The photographs above depict the Kroger store at the Southland Shopping Center, located on the corner of Westnedge and Milham Avenues in Portage, Michigan. Portage is just south of Kalamazoo, and about 150 miles from Chicago. They were taken by the late John Todd, a Kalamazoo-based commercial photographer who extensively documented the area’s growth over a four decade career.
They date from July 1960, and show the store’s grand opening festivities. As mentioned numerous times on this site, “grand” openings at the time were exactly that. They were true community events, featuring all manner of hullaballoo – dance contests, pony rides, drawings, and of course, giveaways. In this case, as the photos show, the giveaways included dolls for the little girls and an unspecified “Free Baked Good!” for the adults.
The Kroger store appears typical of the era, probably 12,000 – 16,000 square feet in size, with the oft-seen white internally lit letters against a light blue corrugated metal background. The interior shots show the produce area and the prepared foods counter, where one of the chefs (the guy in the party hat) was obviously in the spirit of things.
The Southland Shopping Center featured two Kroger-owned entities, the supermarket and a Top Value Stamps redemption center, located on either side of a Federal Department Store. The Federal stores, 58 of which were in operation in 1961, were owned by Detroit-based Davidson Brothers, Incorporated. They were closed in the 1970’s.

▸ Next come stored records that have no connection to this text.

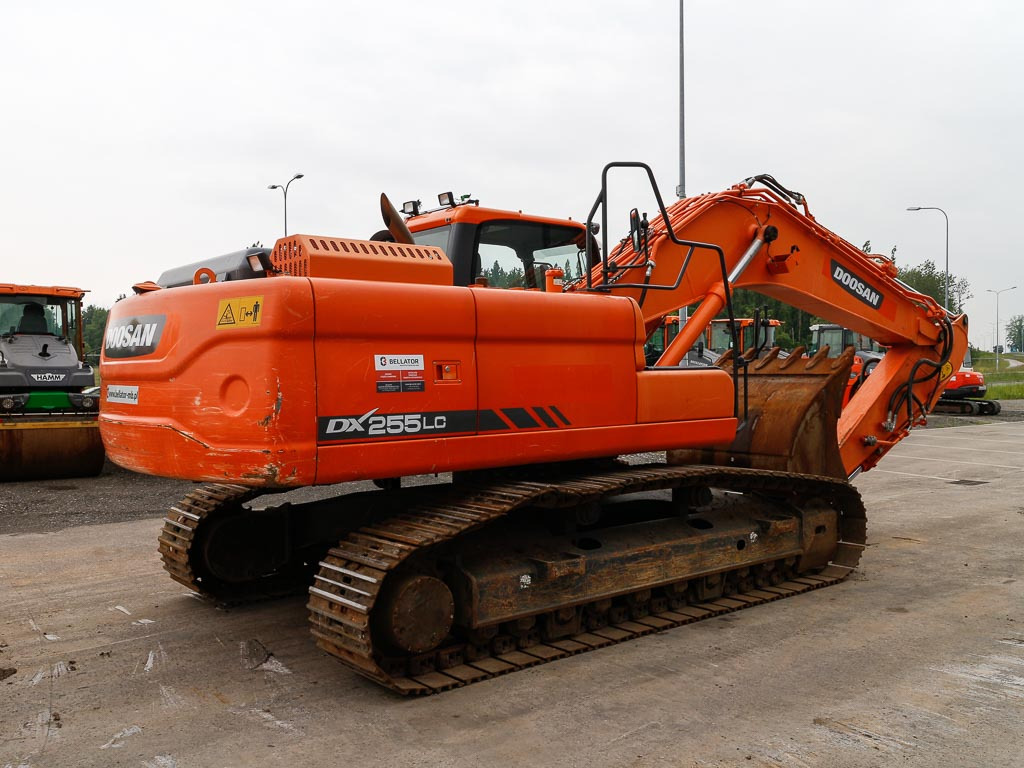 DOOSAN DX 255LC-3 - Kettenbagger: das Bild 5 DOOSAN DX 255LC-3 - Kettenbagger: das Bild 5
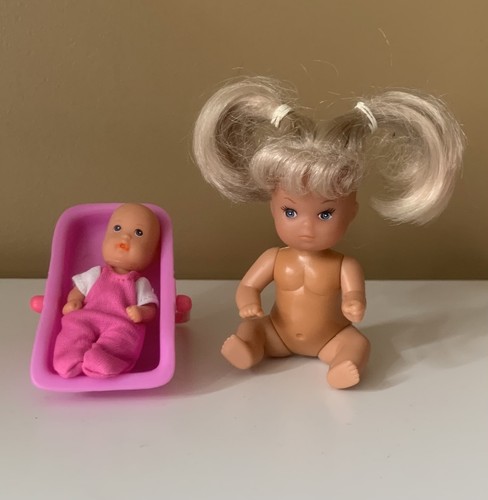 Lot petites poupées avec - 2,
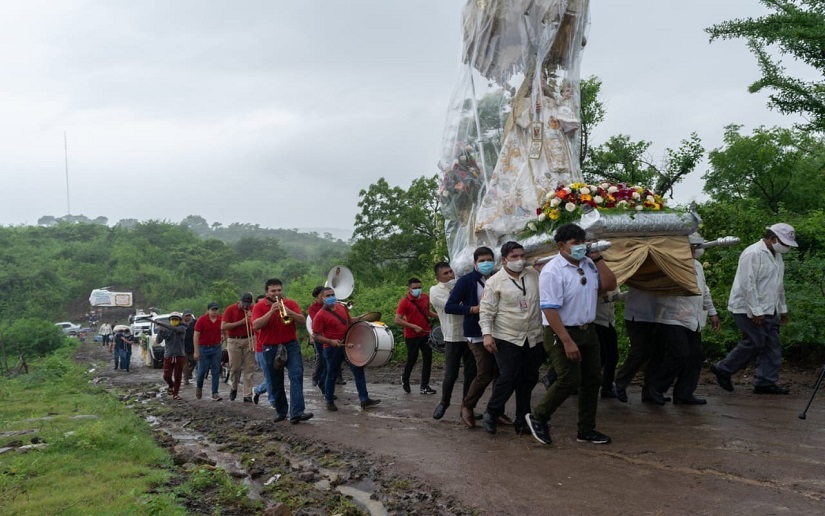 Feligreses participan en la procesión de la Virgen de La Merced al Fortín en León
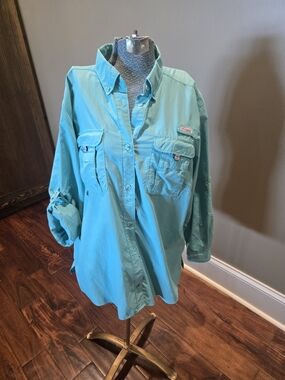Teal Women's Button-Down Fishing Shirt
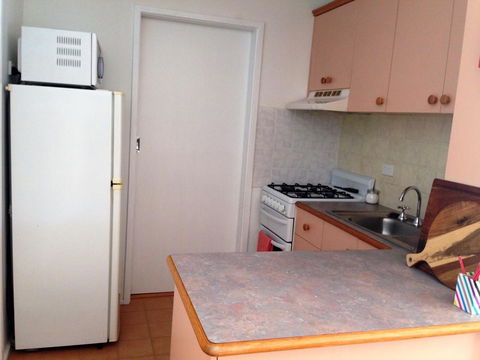 Lemon Tree Lodge - Accommodation Newcastle 2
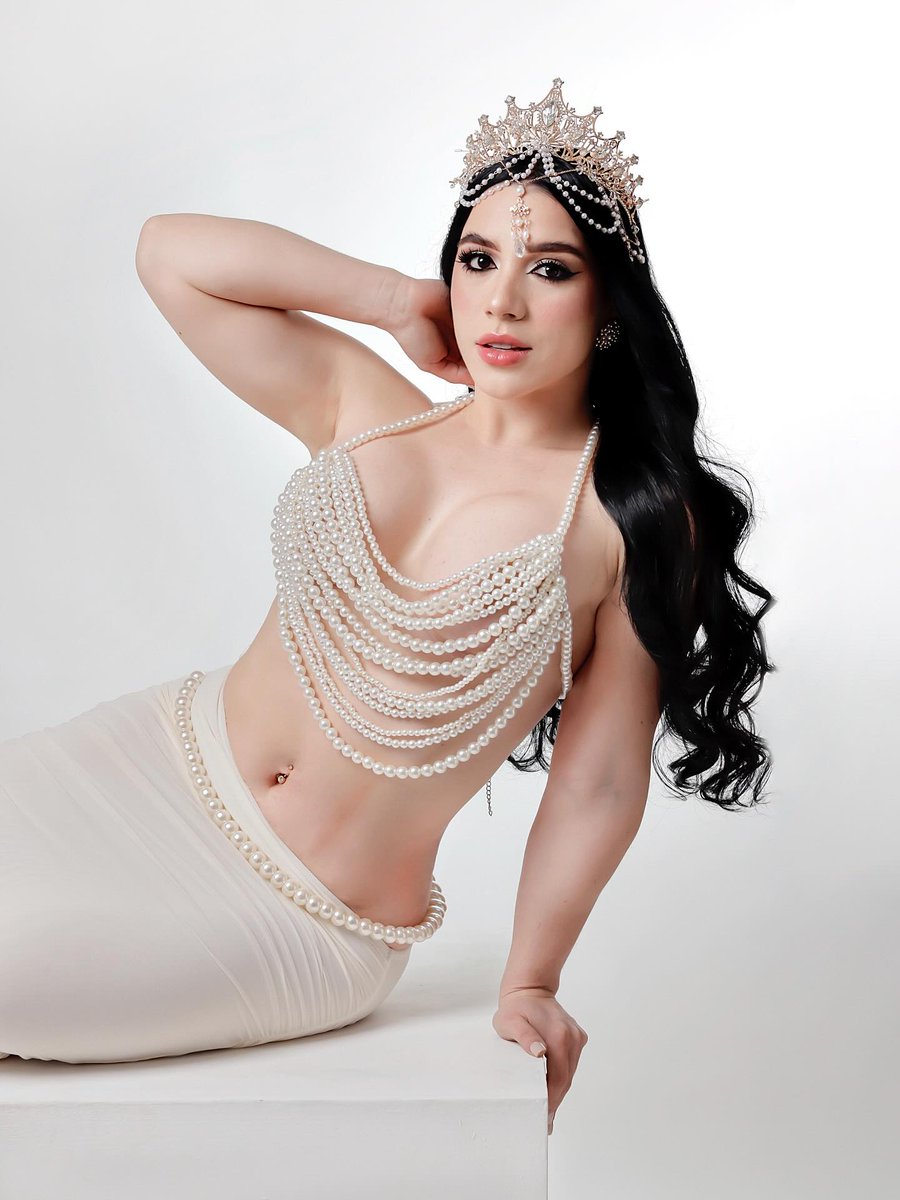 onlymuscular's tweet image. ✨️#LorenaVilchez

For the next 12 years, this store was Kroger’s standard-bearer in the Portage area. Around 1965 Meijer, a local favorite, opened a “Village Market” store down the street, and would expand it over the years. A modern-day Meijer sits on the same site. In 1972, Jewel-Osco opened a large store in the area (again locating on Westnedge, on what could have easily have been termed “Supermarket Row”), one of a number of stores in Western Michigan cities, which included Benton Harbor and St. Joseph, which that chain would operate.
In February 1973, Kroger rose to the occasion with the opening of a brand-new Superstore (shown in the photos below, which were also taken by Mr. Todd) to replace its original Southland Shopping Center unit. In many cases, Kroger would knock out a wall of an existing store in order to expand the shell for a new superstore. Since the company’s minimum acceptable standard for the superstores was 25,000 square feet (with a maximum size of 42,000 square feet), it was necessary to build a new unit on the end of the shopping center, in this case right next to Kroger’s Top Value redemption center. That year (1973), Kroger created 68 superstores through renovation/expansion of existing stores, while opening 80 new ones. I’m not altogether sure which category this one fits in!
From Kroger’s standpoint, the superstores were revolutionary, facilitating tremendous growth and expansion for Kroger in the newer, rapidly growing Southern markets while shoring up their position in their traditional heartland areas such as Portage.
The 1973 photos appear to be pre-opening shots. Of note are the “Xtra Low Discount Prices” ceiling hangers that can be seen in a couple of them. These were part of a Kroger marketing strategy that appears to have been selectively employed at the time, based on local market conditions. A&P, who also had a store in Portage, was in the midst of its “WEO” campaign, which effectively drained the profits from much of the supermarket industry (and ultimately did very little to help A&P). Also, by this time, grand openings were usually (but thankfully not always) more subdued affairs, heavily focused on price specials and not much else. Nothing against discounts, but I personally still like the idea of a “Free Baked Good!”
The 1960 Kroger location now houses a Barnes and Noble, the 1973 location a Petco and M.C. Sporting Goods. The Federal Department Store is now a JCPenney Home Store.
My sincere thanks to the Portage District Library, and to their resident local historian Steve Rossio, for the use of these photos (and for the accompanying historical background notes) from their John Todd collection.